A Wilson’s Snipe (Gallinago delicata).
This is the closest I have ever been to a snipe – usually I see them in farmland and they blast skyward before I get a good look. I certainly did not expect to see one in our backyard in the center of suburbia.
At this time of the year, Wilson’s Snipe is solitary or in small loose groups. They are year-round residents in southwestern British Columbia, uncommon in the southern interior in winter, and obviously retreat from northern BC to survive winter. In summer, they inhabit swamps, marshes, muddy and flooded marsh, river and lake margins, stubble fields, pastures, golf courses, ditches and vacant lots throughout the province. Along the coast, snipes inhabit salt marshes and soggy lawns where the soil is easy to probe. Our garden certainly was soggy after this weekend’s rain.

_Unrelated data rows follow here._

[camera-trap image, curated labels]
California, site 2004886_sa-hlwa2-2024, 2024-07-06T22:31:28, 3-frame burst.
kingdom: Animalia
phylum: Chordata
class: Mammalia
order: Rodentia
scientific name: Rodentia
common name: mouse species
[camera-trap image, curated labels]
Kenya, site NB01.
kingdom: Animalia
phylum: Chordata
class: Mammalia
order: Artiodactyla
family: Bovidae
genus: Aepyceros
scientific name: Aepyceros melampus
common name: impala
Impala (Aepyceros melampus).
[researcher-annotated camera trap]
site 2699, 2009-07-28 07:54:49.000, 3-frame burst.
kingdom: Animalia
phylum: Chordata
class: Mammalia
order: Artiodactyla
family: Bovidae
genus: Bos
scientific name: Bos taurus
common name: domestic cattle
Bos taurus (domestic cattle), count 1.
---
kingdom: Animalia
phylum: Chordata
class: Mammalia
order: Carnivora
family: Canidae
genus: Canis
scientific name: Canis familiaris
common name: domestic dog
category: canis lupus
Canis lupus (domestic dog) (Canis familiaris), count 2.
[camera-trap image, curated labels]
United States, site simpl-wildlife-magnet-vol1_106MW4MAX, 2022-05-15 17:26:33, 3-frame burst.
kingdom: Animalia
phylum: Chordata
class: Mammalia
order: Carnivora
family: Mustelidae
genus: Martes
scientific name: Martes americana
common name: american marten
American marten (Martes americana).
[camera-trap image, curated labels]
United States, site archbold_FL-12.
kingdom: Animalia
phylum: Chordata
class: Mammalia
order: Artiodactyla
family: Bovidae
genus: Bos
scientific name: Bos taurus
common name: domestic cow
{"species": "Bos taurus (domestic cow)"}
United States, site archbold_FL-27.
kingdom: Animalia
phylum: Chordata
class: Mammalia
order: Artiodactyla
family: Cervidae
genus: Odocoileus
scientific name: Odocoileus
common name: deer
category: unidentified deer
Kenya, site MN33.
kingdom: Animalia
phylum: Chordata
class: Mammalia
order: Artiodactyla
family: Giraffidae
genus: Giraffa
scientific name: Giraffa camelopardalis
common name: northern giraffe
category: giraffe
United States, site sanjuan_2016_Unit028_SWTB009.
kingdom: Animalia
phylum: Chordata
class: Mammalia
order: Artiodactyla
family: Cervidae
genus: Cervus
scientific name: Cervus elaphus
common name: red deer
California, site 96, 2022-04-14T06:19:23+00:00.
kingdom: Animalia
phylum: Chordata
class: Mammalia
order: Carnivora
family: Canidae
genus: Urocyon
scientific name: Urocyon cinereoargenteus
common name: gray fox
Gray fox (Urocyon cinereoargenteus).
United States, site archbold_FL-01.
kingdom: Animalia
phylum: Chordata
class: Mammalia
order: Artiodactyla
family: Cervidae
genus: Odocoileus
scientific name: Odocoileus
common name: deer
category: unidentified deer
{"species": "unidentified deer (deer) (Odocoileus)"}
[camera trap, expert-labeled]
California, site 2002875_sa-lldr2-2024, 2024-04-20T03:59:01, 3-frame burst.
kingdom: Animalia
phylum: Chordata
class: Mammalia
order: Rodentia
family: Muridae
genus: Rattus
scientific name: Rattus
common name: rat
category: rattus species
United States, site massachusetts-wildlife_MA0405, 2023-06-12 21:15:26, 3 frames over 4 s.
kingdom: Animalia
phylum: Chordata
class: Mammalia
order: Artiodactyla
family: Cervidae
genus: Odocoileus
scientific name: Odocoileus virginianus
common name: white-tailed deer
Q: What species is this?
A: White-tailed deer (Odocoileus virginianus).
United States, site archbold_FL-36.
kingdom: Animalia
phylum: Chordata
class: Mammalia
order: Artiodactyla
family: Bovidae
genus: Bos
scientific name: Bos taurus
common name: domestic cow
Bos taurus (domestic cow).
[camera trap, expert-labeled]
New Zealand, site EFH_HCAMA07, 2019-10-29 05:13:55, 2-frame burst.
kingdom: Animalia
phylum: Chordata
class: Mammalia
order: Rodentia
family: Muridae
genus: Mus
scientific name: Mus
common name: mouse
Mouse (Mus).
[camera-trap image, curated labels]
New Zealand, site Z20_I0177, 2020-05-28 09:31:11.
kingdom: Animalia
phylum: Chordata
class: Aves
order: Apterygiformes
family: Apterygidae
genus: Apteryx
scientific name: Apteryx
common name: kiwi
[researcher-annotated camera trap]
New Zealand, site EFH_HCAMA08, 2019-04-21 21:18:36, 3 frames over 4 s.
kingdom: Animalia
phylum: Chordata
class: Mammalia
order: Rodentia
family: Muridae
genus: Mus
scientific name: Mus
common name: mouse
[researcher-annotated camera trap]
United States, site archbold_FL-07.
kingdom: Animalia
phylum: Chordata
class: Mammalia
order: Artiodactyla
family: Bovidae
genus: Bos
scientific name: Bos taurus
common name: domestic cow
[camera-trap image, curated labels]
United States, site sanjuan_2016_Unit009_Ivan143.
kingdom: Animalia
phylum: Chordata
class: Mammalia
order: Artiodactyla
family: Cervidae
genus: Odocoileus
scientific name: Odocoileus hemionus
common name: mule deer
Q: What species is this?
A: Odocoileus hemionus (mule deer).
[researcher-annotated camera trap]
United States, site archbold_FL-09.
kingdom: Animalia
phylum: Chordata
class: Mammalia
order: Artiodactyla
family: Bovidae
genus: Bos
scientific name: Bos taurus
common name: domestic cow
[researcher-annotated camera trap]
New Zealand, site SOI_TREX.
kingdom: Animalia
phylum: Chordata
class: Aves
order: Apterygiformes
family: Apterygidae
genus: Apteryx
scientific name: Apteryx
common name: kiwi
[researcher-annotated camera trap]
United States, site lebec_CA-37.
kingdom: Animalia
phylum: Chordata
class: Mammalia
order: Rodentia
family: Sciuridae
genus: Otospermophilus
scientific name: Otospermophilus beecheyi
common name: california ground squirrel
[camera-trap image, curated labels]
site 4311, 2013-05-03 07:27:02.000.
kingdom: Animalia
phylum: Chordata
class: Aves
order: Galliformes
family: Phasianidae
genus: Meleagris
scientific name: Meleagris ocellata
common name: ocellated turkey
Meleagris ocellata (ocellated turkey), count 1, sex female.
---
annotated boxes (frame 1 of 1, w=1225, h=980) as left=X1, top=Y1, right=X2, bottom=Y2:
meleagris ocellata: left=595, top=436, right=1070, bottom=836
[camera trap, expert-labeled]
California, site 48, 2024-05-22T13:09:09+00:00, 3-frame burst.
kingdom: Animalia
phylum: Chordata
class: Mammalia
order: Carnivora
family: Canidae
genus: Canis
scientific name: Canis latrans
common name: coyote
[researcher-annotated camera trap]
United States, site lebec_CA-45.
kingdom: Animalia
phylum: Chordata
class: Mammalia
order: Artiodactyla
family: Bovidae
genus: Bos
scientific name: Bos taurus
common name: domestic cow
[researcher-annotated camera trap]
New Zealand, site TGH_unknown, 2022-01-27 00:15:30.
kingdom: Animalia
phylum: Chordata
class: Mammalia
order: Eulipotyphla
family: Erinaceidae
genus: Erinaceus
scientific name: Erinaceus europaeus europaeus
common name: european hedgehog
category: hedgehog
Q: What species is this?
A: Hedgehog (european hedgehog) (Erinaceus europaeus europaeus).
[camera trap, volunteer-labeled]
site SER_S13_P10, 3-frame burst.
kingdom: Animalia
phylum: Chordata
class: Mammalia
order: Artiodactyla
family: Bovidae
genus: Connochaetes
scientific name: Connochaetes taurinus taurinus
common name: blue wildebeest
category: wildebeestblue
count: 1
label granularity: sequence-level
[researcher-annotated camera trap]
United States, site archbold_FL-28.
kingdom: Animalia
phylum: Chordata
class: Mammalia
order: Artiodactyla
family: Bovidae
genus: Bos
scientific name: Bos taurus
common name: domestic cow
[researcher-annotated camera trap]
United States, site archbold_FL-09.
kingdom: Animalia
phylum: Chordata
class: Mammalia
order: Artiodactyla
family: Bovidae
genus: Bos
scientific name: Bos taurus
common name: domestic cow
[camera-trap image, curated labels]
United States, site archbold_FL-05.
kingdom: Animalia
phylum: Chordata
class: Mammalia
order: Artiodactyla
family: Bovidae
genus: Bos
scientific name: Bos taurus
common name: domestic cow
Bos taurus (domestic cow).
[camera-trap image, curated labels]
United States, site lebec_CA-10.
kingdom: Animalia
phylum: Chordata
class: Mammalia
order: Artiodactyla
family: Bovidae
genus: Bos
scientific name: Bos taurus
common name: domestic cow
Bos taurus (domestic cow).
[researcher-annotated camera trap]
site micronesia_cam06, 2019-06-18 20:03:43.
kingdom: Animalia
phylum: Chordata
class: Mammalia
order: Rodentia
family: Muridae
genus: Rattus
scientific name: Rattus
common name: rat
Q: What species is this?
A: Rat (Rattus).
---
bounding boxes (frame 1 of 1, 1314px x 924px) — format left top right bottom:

We have a few planters rich with a recent addition of compost and straw, and presumably those beds were loaded with earthworms. The Snipe probed the loose soil with its long beak, and enjoyed a decent supply of worms, all the time bobbing up and down in a comical manner (in hindsight I should have shot some video). It allowed me to approach within a few meters to snap photos, and once done, I crept away to leave the bird in peace. It stayed all afternoon.
The name of this species has bounced between Common Snipe to Wilson’s Snipe depending on the vagaries of systematics, but presently it is considered separate from the Common Snipe (Gallinago2) in Europe.
I added this sighting to my Sibley eGuide to the Birds of North America on my iphone.
Pretty good cammouflage – they are far easier to spot when they are moving. Yes the back area needs weeding and a proper retaining wall. It is a work-in-progress, as is every garden. It all looks far better in the summer when all the plants are in full bloom.
Campbell, R.W. N.K. Dawe, I. McTaggart-Cowan, J.M. Cooper, G.W. Kaiser, and M.C.E. McNall. 1990. Pages 212-213. in: Birds of British Columbia, Volume 2. Royal BC Museum, Victoria.